# Dillon Lake Catfish Tournament 10-12-13



## catman1991 (Feb 20, 2012)

All Ohio Katmasters will host the last tournament of the year at Dillon state park. This wil be a day event 8am-4pm, sign in will start at 7am at the ramp on state route 146. Entry is $40 per 1-2 man team, with optional $5 big fish, and optional $5 flathead. 

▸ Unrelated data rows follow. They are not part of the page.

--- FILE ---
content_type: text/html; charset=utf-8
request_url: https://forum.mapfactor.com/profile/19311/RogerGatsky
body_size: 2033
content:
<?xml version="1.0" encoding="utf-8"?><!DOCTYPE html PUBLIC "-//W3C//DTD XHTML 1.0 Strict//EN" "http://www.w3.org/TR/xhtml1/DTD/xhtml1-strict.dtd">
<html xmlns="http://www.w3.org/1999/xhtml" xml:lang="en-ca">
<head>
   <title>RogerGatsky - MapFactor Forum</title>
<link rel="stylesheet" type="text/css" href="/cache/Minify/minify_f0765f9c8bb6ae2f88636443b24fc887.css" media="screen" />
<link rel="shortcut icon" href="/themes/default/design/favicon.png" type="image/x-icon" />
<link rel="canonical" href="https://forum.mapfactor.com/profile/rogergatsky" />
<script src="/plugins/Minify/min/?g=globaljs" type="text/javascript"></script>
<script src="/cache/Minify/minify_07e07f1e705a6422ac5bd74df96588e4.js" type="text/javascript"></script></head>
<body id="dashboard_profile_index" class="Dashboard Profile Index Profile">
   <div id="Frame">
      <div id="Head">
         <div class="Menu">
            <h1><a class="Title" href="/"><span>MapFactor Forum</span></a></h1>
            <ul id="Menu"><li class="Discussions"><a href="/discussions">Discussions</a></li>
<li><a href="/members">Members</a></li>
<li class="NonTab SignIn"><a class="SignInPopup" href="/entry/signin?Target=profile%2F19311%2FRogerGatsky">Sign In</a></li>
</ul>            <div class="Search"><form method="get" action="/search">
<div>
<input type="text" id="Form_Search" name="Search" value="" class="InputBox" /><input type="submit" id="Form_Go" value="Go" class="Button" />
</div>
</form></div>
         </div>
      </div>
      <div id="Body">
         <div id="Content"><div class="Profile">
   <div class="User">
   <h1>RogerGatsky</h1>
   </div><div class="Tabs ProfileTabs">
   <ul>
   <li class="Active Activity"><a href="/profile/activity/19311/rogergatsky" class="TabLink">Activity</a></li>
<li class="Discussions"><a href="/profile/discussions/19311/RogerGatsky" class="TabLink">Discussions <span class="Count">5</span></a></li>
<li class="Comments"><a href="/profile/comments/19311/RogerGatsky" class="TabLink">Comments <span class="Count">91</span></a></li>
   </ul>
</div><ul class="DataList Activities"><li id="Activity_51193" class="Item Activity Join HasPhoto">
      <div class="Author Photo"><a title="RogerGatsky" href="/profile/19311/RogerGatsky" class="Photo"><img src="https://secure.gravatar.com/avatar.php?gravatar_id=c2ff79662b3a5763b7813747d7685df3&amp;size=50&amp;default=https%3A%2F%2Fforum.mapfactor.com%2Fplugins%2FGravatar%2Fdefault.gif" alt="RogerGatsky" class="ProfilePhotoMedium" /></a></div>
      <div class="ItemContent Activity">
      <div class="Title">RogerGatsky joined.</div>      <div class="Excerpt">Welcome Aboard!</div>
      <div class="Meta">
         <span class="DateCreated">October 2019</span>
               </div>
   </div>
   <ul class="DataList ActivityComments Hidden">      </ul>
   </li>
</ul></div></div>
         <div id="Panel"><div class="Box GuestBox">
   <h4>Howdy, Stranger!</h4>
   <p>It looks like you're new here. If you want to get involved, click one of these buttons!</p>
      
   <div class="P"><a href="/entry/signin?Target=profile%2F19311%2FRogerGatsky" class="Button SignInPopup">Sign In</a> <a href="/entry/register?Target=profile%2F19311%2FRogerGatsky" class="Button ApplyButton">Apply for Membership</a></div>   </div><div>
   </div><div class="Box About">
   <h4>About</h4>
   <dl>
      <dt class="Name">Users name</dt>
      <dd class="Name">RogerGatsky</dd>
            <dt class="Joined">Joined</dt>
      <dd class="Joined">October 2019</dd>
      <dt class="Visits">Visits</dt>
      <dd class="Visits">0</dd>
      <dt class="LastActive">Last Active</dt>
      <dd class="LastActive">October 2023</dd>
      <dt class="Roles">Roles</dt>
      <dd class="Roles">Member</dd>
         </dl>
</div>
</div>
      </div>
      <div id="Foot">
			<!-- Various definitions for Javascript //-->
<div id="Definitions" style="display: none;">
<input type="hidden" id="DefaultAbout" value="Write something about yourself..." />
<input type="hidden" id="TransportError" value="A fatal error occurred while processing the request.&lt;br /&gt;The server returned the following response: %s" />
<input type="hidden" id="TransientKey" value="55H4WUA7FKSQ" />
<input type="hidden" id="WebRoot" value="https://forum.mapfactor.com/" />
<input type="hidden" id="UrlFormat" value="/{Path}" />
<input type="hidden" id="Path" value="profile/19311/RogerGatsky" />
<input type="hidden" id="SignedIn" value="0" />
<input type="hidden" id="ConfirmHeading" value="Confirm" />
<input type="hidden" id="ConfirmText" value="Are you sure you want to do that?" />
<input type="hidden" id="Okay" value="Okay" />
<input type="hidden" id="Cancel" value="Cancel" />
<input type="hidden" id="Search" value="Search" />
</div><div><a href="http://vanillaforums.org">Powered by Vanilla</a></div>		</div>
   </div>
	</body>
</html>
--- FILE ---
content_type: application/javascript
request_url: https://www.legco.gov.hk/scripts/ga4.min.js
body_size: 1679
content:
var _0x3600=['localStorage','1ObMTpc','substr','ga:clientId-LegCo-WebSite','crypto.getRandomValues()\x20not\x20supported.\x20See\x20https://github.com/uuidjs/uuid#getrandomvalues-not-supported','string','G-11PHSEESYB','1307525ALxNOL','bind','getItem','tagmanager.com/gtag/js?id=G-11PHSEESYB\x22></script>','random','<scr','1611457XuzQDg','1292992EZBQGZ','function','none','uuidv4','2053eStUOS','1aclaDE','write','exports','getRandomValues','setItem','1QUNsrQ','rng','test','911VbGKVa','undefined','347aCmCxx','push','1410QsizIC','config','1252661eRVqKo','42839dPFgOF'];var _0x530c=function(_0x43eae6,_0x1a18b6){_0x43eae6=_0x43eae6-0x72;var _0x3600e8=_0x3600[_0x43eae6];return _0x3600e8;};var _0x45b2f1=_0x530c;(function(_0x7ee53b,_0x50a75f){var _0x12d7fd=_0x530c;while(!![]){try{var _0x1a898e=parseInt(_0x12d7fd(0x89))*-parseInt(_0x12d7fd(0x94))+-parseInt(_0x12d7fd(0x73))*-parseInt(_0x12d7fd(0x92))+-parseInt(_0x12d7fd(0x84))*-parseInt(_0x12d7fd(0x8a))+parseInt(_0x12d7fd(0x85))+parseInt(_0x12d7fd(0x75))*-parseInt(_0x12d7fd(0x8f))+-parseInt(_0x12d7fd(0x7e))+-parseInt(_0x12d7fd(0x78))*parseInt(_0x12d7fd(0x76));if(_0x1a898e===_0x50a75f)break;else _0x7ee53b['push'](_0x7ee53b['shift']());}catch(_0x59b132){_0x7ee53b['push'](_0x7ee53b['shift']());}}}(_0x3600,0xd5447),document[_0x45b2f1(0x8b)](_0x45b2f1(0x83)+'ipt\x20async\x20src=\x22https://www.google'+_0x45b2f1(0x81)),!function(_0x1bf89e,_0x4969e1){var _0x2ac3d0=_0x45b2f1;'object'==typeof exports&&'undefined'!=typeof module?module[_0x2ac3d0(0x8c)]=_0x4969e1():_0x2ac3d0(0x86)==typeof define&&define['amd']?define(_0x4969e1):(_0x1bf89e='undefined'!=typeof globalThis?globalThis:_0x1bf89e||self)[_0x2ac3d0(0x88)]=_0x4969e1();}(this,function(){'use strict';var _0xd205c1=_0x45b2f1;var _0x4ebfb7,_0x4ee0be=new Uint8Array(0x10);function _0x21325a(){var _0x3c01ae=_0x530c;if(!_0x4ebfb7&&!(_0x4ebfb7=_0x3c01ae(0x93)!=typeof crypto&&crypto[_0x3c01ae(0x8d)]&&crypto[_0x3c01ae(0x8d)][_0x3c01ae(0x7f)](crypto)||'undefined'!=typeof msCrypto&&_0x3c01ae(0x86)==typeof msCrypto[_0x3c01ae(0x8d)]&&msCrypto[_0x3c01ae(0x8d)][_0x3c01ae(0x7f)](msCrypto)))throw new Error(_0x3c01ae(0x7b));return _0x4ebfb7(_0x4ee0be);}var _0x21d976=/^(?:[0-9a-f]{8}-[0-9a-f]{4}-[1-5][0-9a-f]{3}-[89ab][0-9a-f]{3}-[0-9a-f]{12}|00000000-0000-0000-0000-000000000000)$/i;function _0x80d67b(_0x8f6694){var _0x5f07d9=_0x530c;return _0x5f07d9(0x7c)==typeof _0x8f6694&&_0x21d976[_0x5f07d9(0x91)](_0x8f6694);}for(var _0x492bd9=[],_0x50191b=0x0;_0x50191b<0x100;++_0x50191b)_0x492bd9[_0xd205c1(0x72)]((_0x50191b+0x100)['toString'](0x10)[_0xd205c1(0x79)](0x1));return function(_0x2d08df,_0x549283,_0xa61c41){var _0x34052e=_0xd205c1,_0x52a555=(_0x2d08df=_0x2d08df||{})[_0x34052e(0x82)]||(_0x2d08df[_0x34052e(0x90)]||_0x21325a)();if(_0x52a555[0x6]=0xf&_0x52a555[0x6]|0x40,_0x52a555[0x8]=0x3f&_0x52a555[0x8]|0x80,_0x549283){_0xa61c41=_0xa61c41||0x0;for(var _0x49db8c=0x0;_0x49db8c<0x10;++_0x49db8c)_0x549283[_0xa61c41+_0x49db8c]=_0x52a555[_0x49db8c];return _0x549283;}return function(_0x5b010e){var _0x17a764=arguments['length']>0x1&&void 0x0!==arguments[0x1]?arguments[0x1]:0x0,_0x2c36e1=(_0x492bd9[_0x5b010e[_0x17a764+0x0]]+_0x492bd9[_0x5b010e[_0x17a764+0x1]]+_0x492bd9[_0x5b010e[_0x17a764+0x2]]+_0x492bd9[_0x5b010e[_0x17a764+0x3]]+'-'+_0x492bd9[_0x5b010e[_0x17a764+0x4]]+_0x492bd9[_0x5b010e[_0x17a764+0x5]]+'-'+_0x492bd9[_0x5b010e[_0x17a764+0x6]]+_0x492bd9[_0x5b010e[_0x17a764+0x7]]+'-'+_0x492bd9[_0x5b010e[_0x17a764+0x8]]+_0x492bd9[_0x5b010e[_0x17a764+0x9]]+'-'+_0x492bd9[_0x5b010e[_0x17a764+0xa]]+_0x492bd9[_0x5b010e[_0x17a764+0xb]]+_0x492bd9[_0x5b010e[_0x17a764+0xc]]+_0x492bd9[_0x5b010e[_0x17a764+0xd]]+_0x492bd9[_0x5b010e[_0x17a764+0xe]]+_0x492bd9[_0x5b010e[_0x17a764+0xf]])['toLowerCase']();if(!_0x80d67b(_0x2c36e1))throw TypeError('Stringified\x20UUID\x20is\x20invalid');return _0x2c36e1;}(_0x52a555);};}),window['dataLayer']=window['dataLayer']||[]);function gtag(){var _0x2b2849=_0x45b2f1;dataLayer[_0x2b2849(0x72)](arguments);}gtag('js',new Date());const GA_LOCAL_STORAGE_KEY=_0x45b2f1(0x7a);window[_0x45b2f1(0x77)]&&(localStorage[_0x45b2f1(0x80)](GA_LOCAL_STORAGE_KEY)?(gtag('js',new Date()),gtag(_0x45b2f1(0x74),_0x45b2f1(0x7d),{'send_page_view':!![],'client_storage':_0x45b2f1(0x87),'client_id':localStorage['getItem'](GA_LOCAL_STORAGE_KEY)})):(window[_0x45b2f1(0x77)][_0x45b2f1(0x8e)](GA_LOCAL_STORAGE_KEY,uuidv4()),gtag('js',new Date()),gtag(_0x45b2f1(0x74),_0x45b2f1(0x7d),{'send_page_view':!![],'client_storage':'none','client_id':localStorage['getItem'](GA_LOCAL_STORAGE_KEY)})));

https://www.facebook.com/AllOhioKatmasters?ref=hl

http://allohiokatmasters.webs.com/


----------



## Salmonid (Apr 14, 2004)

Was planning on hitting this one but have since registered for the "Monsters on the Ohio" tourney so Ill be eager to hear how it goes for you guys! Good luck!

Salmonid


----------



## catman1991 (Feb 20, 2012)

Date has been changed to saturday october 5th 8AM-6PM


----------



## Curtis937 (Sep 17, 2010)

That sucks for me I gotta work that weekend I went over to dillon yesterday the cats are biting good too...good luck all 


Posted using Outdoor Hub Campfire


----------



## Salmonid (Apr 14, 2004)

Double bummer, I got to work that day also.. Good luck gang!

Salmonid


----------



## catman1991 (Feb 20, 2012)

if anyone is planning on coming please let me know so I can get an estimate on turnouts


----------